An unchanging fact about New York City’s neighborhoods is that they change, and Carroll Gardens knows this as well as anywhere else in Brooklyn. What was once an Irish enclave gave way to Italian immigrants, and that’s been changing once again over the last few decades. But, somehow, it retains a lot of that Italian character. Even though you can (and should) sip an amazing mezcal cocktail at Leyenda or go for classic drinks at Clover Club, there are still centuries-old bakeries, as well as newer bars and restaurants like August Laura and Frankies 457 Spuntino sticking to tradition. Here, a few of our favorites.


August Laura
387 Court St.
This bar only opened in 2016, but from the get-go it’s felt like an integral part of the neighborhood.

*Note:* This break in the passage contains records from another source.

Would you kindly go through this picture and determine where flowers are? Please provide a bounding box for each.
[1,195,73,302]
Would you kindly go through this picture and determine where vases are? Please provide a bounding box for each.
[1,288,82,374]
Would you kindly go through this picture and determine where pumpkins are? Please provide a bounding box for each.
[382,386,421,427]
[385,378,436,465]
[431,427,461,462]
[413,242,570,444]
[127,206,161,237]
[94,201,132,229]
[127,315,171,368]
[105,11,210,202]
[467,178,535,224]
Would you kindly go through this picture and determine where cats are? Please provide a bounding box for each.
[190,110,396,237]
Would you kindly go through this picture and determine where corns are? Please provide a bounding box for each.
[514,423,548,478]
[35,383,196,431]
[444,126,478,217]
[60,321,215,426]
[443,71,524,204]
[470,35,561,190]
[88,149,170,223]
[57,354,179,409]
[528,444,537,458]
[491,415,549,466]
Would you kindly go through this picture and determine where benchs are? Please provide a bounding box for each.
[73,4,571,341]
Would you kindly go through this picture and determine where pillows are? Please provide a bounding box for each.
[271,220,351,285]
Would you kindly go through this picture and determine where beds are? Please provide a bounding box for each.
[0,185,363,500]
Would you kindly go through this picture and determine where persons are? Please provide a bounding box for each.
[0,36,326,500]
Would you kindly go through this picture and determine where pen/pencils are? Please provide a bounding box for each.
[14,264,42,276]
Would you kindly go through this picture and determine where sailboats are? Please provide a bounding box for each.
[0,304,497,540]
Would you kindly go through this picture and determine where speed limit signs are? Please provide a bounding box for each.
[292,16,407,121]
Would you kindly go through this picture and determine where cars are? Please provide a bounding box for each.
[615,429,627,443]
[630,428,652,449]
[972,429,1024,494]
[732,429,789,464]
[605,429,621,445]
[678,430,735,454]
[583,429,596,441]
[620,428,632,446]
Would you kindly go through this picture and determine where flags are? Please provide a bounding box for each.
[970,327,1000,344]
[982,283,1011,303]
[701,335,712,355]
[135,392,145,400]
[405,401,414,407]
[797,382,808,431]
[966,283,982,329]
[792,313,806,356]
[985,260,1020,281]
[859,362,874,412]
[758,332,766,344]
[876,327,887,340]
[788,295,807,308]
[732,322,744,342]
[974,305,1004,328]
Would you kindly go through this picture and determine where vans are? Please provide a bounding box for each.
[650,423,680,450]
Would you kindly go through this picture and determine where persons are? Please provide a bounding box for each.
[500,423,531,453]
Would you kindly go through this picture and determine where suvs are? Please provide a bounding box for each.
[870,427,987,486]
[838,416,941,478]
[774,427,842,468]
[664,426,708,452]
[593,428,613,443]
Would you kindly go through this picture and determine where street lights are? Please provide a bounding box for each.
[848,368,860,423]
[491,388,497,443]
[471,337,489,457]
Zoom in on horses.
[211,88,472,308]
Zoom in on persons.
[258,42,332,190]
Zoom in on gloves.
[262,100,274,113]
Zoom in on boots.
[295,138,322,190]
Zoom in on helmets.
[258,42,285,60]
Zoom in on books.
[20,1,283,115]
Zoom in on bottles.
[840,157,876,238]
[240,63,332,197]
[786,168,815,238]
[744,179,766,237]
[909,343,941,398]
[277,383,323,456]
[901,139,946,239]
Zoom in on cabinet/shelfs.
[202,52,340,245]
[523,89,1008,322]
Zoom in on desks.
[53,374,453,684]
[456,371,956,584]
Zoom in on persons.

It’s named after owner Alyssa Sartor’s grandfather—who grew up four blocks away—and serves distinctly Italian-American cocktails, like Sartor’s take on the Amaretto Sour.

Frankies 457 Spuntino
457 Court St.
Everyone knows Frankies—as well as Prime Meats and Café Pedlar, their other neighborhood projects—and its amazing backyard, as well as the olive oil with the restaurant’s imprimatur. There are sandwiches, house-made pastas and crazy-good salads that all pair quite well with a Negroni or two.


Giardini Pizza
363 Smith St.
“It’s a classic pizza parlor,” says writer Suzanne Zuppello, whose father’s family called the neighborhood home before moving out to Long Island. “In terms of a classic plain slice, it’s the best I’ve had in the city, hands down.” She admits a very New York bias, though: “My cousin owns it.”


F. Monteleone’s Bakery
355 Court St.
Here’s where you go for classic Sicilian desserts—the cookies, cakes and cannoli. It’s an old-school gem in a changing neighborhood.


Court Pastry Shop
298 Court St.
This place has been open since 1890, so you know this stuff has got to be good. Go here for pastries year-round; in the summer, get Italian ices.


Mazzola Bakery
192 Union St.
Zuppello notes, “My dad paid $0.18 in the ’50s for a loaf here.” While it might be a little more expensive now, the plain, seeded and lard loaves are going to be worth it.


Ferdinando’s Foccaceria
151 Union St.
A classic Sicilian spot that’s been open since 1904. Zuppello says, “You gotta get the Panelle and a Manhattan Special. And rice balls!”